– Ты этой повести не кончишь, да и ничего подобного больше не напишешь. У тебя прошел светлый смех и добродушная шутка.
Но мог ли человек пройти искусом 1848 и 1849 года и остаться тем же? Я сам чувствовал эту перемену. Только дома, без посторонних, находили иногда прежние минуты не «светлого смеха», а светлой грусти; вспоминая былое, наших друзей, вспоминая недавние картины римской жизни, возле кроватки спящих детей, или глядя на их игру, душа настроивалась, как прежде, как некогда, – на нее веяло свежестью, молодой поэзией, полной кроткой гармонии, на сердце становилось хорошо, тихо, и под влиянием такого вечера легче жилось день, другой!
Минуты эти были не часты; дурное, невеселое рассеяние мешало им – число посторонних росло около нас, и к вечеру маленькая гостиная наша на Елисейских Полях была полна чужими. Большею частью это были вновь приехавшие эмигранты, люди добрые и несчастные, но близок я был только с одним человеком… и зачем я был близок с ним!.. Я с радостию покидал Париж, но в Женеве мы очутились в том же обществе, только лица были другие и размеры теснее В Швейцарии все тогда было ринуто в политику, все делилось на партии: tables d'hôte'bi и кофейные, часовщики и женщины. Исключительно политическое направление, особенно в том тяжелом затишье, которое всегда следует за неудачными переворотами, чрезвычайно утомляет бесплодной сухостью и однообразным попреканием прошедшему. Оно похоже на летнее время в больших городах, где все запылено, жарко, без воздуха, где сквозь бледные деревья просвечивают стены, отражающие солнце и теплые камни мостовой. Живой человек рвется на воздух, которым еще не дышала тьма тем, в котором не пахнет обглодками жизни и не слышно нестройного дребезжания, сального, гнилого запаха и беспрерывного стука.

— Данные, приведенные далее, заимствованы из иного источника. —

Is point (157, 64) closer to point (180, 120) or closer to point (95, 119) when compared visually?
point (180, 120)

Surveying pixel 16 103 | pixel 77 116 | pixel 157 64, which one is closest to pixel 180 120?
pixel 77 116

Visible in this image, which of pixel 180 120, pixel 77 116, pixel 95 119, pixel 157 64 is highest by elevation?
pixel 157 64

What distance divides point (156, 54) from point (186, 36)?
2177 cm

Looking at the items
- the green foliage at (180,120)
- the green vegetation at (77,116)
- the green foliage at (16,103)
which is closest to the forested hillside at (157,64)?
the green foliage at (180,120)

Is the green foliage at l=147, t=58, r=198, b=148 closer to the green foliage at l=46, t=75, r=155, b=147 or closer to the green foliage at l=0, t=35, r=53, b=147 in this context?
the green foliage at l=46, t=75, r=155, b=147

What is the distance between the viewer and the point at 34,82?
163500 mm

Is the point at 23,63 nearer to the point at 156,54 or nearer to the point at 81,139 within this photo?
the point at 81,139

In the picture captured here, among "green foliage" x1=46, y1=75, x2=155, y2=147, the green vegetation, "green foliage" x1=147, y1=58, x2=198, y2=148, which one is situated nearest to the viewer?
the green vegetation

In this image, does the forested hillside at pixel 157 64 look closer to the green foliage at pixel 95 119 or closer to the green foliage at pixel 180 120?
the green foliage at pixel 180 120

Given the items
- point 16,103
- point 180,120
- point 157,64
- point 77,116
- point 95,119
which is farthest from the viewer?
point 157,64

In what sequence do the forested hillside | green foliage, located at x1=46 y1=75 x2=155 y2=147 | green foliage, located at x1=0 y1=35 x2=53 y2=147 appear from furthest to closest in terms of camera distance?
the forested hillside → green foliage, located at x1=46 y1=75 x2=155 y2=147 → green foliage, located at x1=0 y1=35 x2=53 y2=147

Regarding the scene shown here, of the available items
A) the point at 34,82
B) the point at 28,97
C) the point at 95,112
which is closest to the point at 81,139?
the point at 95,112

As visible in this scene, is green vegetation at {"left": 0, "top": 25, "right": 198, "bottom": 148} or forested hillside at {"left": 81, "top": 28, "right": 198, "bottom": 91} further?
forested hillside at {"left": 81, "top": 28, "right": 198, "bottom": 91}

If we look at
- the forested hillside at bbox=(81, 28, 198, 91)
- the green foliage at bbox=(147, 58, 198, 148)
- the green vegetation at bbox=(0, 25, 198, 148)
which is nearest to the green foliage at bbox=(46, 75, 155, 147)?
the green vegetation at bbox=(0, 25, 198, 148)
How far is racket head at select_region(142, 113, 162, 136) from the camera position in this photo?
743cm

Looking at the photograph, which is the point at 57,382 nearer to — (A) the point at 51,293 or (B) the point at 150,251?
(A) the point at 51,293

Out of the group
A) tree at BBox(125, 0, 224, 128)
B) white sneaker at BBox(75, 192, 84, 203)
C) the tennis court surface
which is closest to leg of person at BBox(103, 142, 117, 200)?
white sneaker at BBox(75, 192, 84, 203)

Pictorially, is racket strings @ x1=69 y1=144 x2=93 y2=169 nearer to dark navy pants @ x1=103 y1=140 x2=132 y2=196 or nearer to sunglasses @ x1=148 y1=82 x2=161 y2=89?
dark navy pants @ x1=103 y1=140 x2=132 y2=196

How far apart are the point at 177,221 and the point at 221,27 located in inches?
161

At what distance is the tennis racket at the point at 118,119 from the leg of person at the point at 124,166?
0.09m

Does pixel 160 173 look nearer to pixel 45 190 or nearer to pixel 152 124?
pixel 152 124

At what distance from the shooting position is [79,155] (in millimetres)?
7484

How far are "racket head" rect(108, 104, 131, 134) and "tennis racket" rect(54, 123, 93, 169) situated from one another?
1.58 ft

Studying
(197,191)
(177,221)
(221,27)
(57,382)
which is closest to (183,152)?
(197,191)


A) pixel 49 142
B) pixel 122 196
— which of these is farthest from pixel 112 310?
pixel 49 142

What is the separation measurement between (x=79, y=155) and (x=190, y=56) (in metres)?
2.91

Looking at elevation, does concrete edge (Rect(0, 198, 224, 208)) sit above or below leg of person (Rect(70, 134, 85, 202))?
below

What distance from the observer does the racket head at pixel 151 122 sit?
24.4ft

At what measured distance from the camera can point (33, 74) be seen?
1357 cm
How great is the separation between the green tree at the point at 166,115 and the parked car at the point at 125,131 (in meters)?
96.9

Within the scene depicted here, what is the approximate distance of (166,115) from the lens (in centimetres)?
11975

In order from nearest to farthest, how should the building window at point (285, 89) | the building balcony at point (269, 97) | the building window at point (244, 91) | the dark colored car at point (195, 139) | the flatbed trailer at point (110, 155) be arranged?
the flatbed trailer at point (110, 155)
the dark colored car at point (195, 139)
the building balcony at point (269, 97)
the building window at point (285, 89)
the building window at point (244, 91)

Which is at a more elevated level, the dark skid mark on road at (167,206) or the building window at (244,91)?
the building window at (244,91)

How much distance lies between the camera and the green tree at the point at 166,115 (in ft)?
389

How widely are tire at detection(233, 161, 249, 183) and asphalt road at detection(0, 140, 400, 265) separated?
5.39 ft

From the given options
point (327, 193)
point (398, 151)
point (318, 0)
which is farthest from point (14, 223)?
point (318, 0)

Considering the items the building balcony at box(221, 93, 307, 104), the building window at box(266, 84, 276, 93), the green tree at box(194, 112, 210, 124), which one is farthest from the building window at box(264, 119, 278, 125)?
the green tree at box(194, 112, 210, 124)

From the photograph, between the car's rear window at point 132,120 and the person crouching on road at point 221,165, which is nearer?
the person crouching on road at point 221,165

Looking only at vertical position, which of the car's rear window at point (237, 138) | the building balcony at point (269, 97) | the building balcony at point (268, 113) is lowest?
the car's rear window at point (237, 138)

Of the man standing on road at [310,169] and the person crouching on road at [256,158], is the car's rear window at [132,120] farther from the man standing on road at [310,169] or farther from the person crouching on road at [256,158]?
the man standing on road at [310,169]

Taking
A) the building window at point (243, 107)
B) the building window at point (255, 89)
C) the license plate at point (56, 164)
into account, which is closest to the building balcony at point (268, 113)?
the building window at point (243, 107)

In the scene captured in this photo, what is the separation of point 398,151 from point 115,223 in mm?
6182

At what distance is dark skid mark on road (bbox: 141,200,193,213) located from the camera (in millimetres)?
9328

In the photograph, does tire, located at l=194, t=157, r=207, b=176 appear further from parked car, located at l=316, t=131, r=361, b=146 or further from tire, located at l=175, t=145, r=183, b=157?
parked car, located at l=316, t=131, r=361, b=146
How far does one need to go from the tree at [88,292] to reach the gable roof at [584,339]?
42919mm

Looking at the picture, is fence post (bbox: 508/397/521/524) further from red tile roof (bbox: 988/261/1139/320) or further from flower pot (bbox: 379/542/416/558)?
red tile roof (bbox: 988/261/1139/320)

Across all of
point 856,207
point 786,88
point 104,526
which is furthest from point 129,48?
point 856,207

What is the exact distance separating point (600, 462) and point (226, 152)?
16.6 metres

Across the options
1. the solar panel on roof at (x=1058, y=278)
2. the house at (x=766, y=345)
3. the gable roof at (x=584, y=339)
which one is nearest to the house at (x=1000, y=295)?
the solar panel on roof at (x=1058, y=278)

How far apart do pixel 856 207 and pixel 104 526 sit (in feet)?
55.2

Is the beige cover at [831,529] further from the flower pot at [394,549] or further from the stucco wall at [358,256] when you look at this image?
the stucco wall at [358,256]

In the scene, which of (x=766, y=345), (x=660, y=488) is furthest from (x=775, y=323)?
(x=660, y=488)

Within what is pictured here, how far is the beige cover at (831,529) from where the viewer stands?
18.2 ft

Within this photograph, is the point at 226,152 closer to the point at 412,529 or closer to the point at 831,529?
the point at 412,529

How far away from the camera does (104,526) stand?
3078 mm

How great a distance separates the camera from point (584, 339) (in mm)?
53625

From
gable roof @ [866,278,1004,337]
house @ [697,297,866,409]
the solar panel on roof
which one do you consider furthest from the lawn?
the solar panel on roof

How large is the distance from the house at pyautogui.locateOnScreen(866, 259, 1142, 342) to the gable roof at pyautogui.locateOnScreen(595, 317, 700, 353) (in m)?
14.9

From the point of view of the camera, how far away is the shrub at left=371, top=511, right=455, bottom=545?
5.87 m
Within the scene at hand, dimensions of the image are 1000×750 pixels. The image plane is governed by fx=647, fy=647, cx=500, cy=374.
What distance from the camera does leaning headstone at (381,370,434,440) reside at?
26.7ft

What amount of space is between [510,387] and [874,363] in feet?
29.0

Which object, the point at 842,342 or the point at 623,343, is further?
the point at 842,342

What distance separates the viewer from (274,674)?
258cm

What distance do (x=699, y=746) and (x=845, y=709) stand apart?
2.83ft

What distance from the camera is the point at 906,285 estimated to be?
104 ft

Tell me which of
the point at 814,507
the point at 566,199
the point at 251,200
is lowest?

Иногда мы в самом деле вырывались из Женевы, ездили по берегам Лемана, уезжали к подножию Монблана, и насупившаяся, мрачная красота горной природы заслоняла своими яркими тенями всю суету суетствий, освежая душу и тело холодным веянием своих вечных ледников.
Не знаю, желал ли бы я навсегда остаться в Швейцарии; нашему брату, жителю долин и лугов, горы через некоторое время мешают: они слишком громадны, близки, теснят, ограничивают, но иной раз хорошо пожить под их тенью. К тому же по горам живет чистое и доброе племя, – племя бедное, но не несчастное, с малыми потребностями, привычное к жизни самобытной и независимой. Накипь цивилизации, ее ярь-медянка не осела на этих людях; исторические перемены, словно облака, ходят под ними, мало задевая их. Римский мир еще продолжается в Граубюндене, время крестьянских войн едва прошло где-нибудь в Аппенцеле. Может, в Пиренеях или других горах, в Тироле, найдется такой же здоровый кряж населения – но, вообще, его в Европе давно нет.
На нашем северо-востоке видел я, впрочем, что-то подобное. В Перми и Вятке мне удавалось встречать людей такого же закала, как на Альпах.
Утомленные беспрерывным, долгим подниманием шаг за шаг по горе, чтоб дать отдохнуть клячам, я и товарищ, ехавший со мной в Церматт, мы вошли в небольшой постоялый двор, помнится, повыше св. Николы. Хозяйка, худая, но мускулистая, высокая старушка, была одна-одинехонька дома; увидя гостей, она засуетилась и, жалуясь на бедность своих запасов, пошарив там-сям, принесла бутылку кирша[159], сухой, как камень, хлеб (хлеб в горах – вещь не простая, его привозят на ослах с долин), копченую баранину, тоже сухую, сыру, козьего молока и потом пошла стряпать какую-то сладкую яичницу, которой я есть не мог; но баранина, сыр и кирш были хороши. Хозяйка угощала нас, как званых гостей, с добродушным видом подкладывала кусочки и все извинялась. Проводники наши тоже поели и допили кирш. Уезжая, я спросил, что мы ей должны. Хозяйка долго думала, даже прошлась в другую комнату, чтобы сообразить, и потом, сделав предисловие о дороговизне, трудном подвозе, она рискнула сказать пять франков.
– Как, – заметил я, – и с лошадьми? – Она не поняла меня и поторопилась прибавить:
– Ну, и четырех будет довольно.
Когда меня везли из Перми в Вятку, я попросил в одной деревне, где меняли лошадей, квасу у женщины, сидевшей на бревне возле избы.
– Больно кисел, – отвечала она, – а вот я тебе вынесу браги, от праздника, видишь, осталась.